PROBLEM TO WORK ON ->
Below are entries; copy exactly, and only, the lines from the one containing "Galvanised Steel Pipe" through their final line, leaving out pictures.

Start of Block

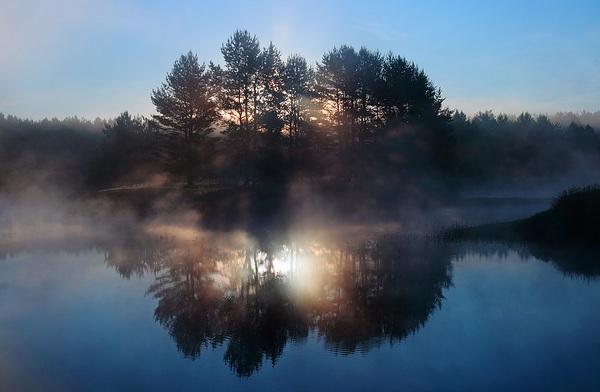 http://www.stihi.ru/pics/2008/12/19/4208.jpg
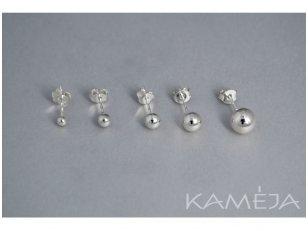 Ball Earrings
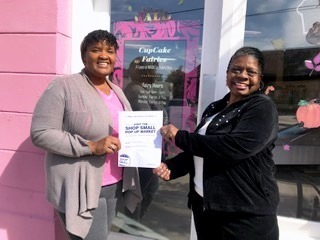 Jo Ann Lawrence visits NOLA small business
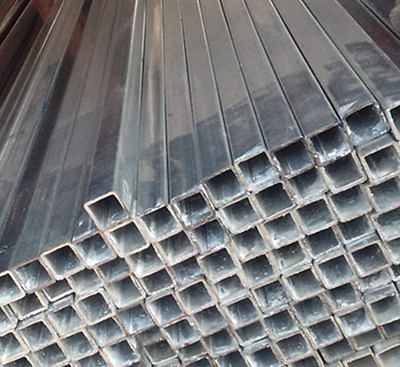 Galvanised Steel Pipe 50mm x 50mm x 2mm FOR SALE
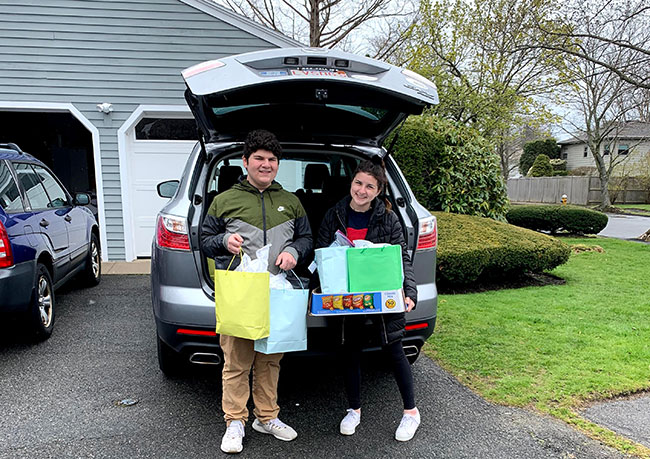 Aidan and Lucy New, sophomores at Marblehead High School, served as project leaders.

End of Block

RESPONSE BELOW ->
 Galvanised Steel Pipe 50mm x 50mm x 2mm FOR SALE
 Aidan and Lucy New, sophomores at Marblehead High School, served as project leaders.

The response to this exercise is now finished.